Leaving London behind to settle her mother’s estate, Ailsa returns to her childhood home nestled amongst the craggy peaks of the Scottish Highlands, accompanied by the half-sister she’s never taken the time to get to know.
With the past threatening to swallow her whole, she can’t escape the claustrophobic feeling that the house itself is watching her. And when Ailsa confronts the first nighttime intruder, she sees that the manor’s careless rugged beauty could cost her everything…

Book Information
Paperback: 384 pages
Publisher: Corvus; Main edition (6 Jun. 2019)
Language: English
ISBN-10: 1786495570
ISBN-13: 978-1786495570
Amazon

My Review

This book was like the perfect read for me given that I was reading this beauty while actually in the Highlands as I was on a little tour with my friend who is visiting. But aside from the context being perfect, The Missing Years is a GREAT mystery thriller. With Ailsa’s father missing, there’s already mystery and intrigue wrapped around our protagonist, but my favorite part about this book was actually the theories that Aisla had between each chapter about what happened to her father. I thought that was just so creative and loved getting to the end of a chapter to see what her next theory was for her father. Was he dead this time, was he hiding in a tropical climate, did he have a new family?

Aisla wears the years of her father’s disappearance internally and even to an extent an outsider as another character or even as us the reader can see how this has left a mark on her. With her mother recently passed and what happened to her Father still unanswered, she’s a woman who has seemed to keep many people at arm’s length, including her half sister Carrie. Trying to redeem that relationship, Aisla asks her sister to join her at the house she’s halfway inherited. The other half still technically belonging to her father.

- **Data extract**:
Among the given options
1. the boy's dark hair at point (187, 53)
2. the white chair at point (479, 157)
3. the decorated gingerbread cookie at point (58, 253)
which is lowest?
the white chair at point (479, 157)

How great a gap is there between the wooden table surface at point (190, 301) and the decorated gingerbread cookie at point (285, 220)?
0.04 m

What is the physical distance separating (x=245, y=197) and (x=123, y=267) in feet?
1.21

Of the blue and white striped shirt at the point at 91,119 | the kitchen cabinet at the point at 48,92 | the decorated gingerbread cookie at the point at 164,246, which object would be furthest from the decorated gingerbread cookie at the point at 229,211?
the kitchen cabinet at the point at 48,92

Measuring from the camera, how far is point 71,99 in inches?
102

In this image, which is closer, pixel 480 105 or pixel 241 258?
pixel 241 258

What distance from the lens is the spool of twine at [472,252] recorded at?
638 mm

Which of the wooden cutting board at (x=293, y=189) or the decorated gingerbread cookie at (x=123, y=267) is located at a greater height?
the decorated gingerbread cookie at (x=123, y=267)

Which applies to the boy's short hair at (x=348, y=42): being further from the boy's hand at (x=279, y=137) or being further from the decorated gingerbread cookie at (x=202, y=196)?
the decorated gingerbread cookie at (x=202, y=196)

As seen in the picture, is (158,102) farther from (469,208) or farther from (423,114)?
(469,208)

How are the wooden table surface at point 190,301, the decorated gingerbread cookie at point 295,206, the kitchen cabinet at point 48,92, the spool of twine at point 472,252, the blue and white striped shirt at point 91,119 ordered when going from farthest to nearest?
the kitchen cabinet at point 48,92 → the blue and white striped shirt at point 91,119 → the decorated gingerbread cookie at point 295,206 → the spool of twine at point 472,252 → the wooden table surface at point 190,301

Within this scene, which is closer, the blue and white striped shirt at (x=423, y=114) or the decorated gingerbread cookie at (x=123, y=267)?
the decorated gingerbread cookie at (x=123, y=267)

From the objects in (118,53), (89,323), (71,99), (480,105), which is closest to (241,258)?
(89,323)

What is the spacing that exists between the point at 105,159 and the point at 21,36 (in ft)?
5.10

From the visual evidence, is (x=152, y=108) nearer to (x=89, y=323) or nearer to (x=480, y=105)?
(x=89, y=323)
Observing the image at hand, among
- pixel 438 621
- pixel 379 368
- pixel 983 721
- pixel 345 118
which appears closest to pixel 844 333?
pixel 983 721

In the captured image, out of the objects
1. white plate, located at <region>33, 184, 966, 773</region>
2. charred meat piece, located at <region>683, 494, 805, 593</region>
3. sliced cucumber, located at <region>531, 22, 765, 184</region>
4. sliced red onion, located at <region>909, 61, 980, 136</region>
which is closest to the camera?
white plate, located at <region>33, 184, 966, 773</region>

- **Required actions**:
1) In the review of The Missing Years, why does the reviewer say the book was the perfect read?
2) From the review of The Missing Years, return the part that opens with the words containing "With the past" and closes with "(6 Jun. 2019)".
3) How many pages does the paperback edition have, according to the review of The Missing Years?

- **Correct answers**:
1) The reviewer read the book while actually in the Highlands, during a little tour with a visiting friend. That matched the book's Highlands setting.

2)
With the past threatening to swallow her whole, she can’t escape the claustrophobic feeling that the house itself is watching her. And when Ailsa confronts the first nighttime intruder, she sees that the manor’s careless rugged beauty could cost her everything…

Book Information
Paperback: 384 pages
Publisher: Corvus; Main edition (6 Jun. 2019)

3) It has 384 pages.